After putting the project through a major refactoring and giving it a new home, the team behind machine learning library Flink ML has released version 2.0, sporting a redesigned API and initial Python support.

Flink ML is part of the Apache Flink stream processing framework and meant to provide APIs and infrastructure for building machine learning pipelines. While users were largely expected to use the included APIs to implement machine learning algorithms themselves in earlier versions, Flink ML 2.0 is the first iteration to include some basic algorithms out of the box. 

To realise this, the Flink ML developers teamed up with their counterparts at Flink-based machine learning algorithm platform Alink. Together they redesigned the project’s APIs and reworked some of Alink’s implementations for Flink ML — a first step towards the Apache project’s long-term goal of providing a library of performant algorithms. As a start, developers now have logistic regression, k-means, k-nearest neighbors, naive bayes, and one-hot encoder implementations at their disposal. 

Since a full-blown algorithm library is still a good bit away, Flink ML 2.0 at least provides some more help for those implementing algorithms on their own. The library now accepts multiple inputs for a given stage of a machine learning workflow and is able to return more than one output, which lets algorithm devs describe workflows as directed acyclic graphs of pre-defined stages subsequent users don’t need to know much about.

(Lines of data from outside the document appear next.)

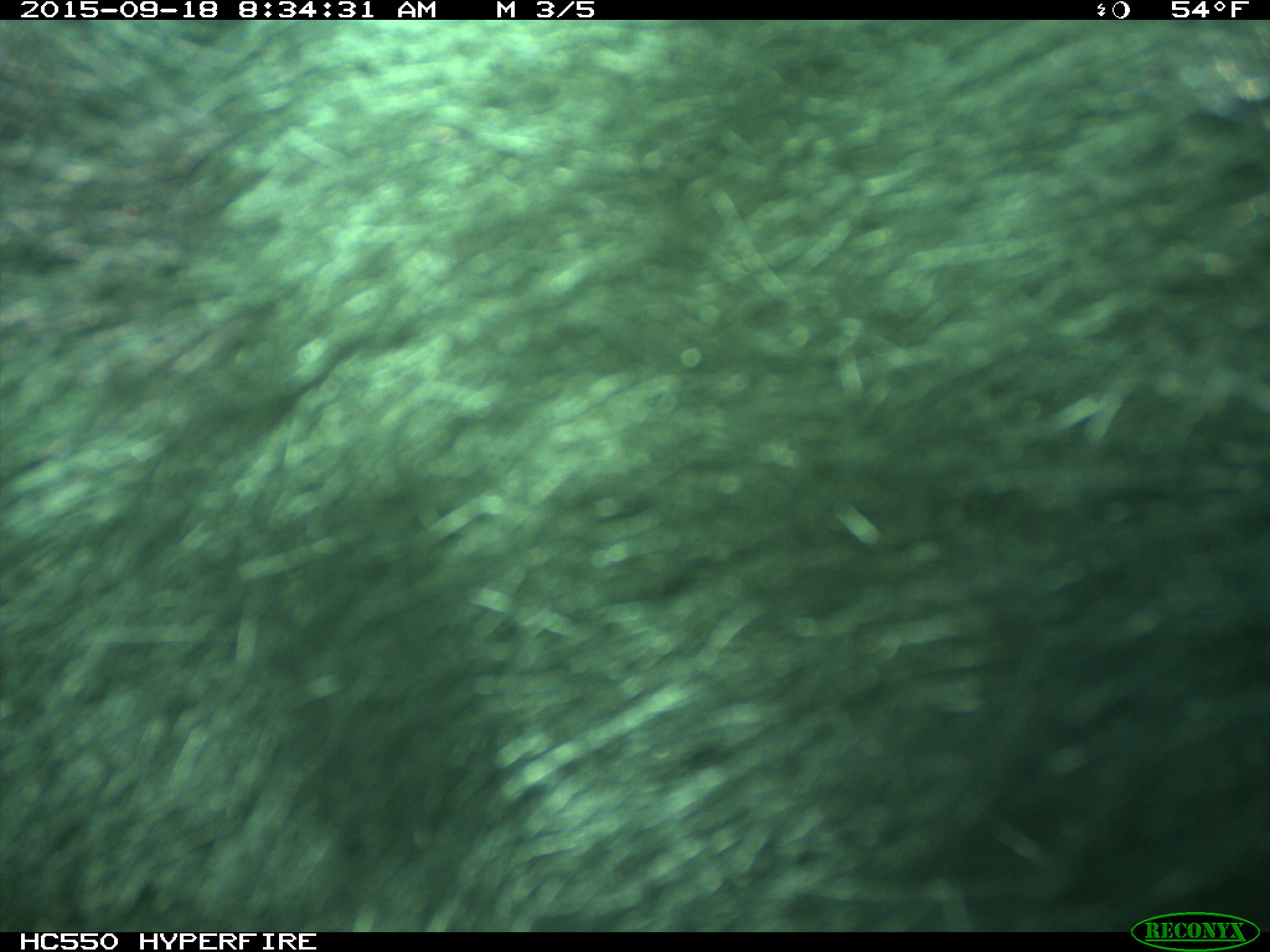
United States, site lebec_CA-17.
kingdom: Animalia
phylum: Chordata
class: Mammalia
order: Carnivora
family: Ursidae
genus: Ursus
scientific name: Ursus americanus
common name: american black bear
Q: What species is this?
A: Ursus americanus (american black bear).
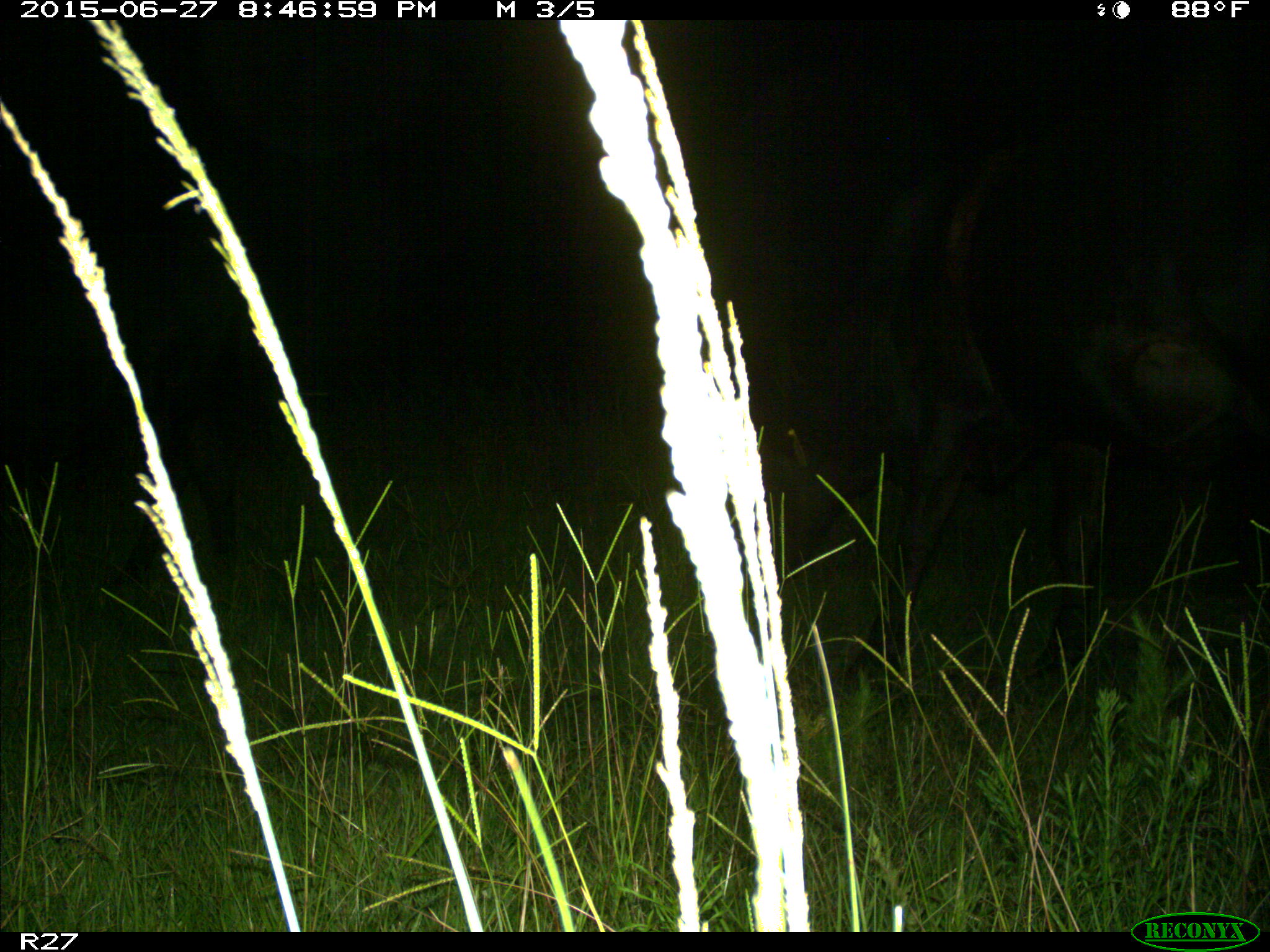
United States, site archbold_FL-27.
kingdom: Animalia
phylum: Chordata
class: Mammalia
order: Artiodactyla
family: Bovidae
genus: Bos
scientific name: Bos taurus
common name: domestic cow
Bos taurus (domestic cow).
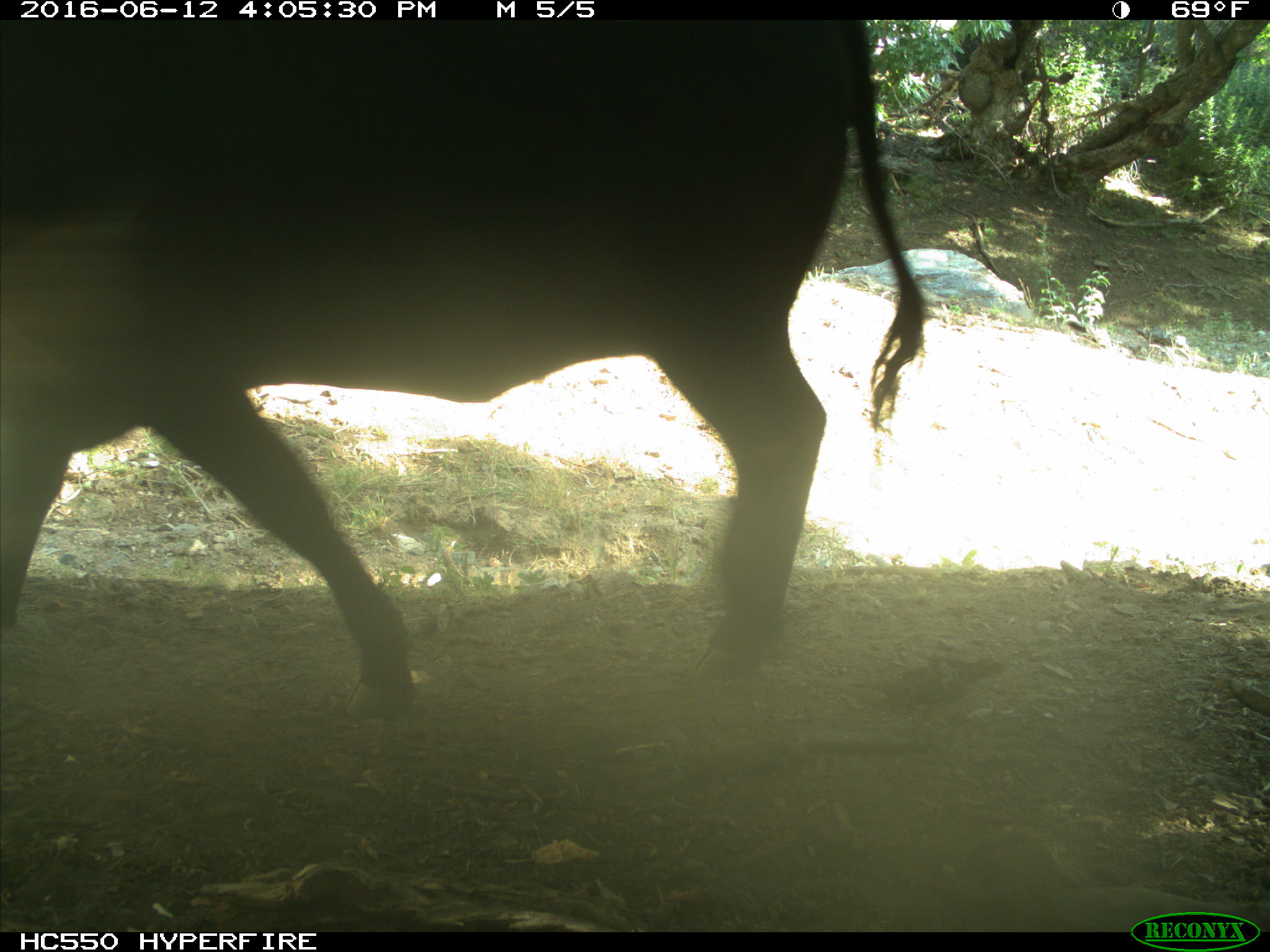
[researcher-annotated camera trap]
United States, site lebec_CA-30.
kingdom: Animalia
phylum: Chordata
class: Mammalia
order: Artiodactyla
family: Bovidae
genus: Bos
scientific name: Bos taurus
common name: domestic cow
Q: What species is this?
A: Bos taurus (domestic cow).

Other convenient additions expose model data in a way useful for creating online learning applications, provide ways to split workflows up and use the resulting modules across workflows, and offer a native way of processing data in an iterative manner. The latter comes in the form of a stream-batch unified iteration library, which was needed since the DataSet API that was used for bounded iteration before is set for deprecation and had some performance issues. Integrated functionalities include the transmission of records to preceding operators and the tracking of round progress inside an iteration.

While planning version 2.0, the Flink ML team looked into venturing into the realm of Python programming, given that the language has become a popular choice amongst ML practitioners. The result is a dedicated Python package with APIs similar to the ones already available to Java developers, which is meant to evolve into an interoperability tool that allows the mixing of Java and Python stages along the line.

Opening Flink ML for Python might help draw more interest to the library since it would provide an in for those already familiar with popular ML frameworks such as TensorFlow and PyTorch. However, it’s not the only thing the Flink ML team wants to try in order to curb acceptance. Higher development speed is also on their agenda, and since having its own repository has proven to help Flink’s Stateful Functions in that respect, Flink ML now has a separate home as well. 

Meanwhile sub-projects dl-on-flink and clink have been moved from Flink ML into the flink-extended GitHub organisation, which is hoped to facilitate collaboration with other contributors looking to extend Apache Flink’s functionality.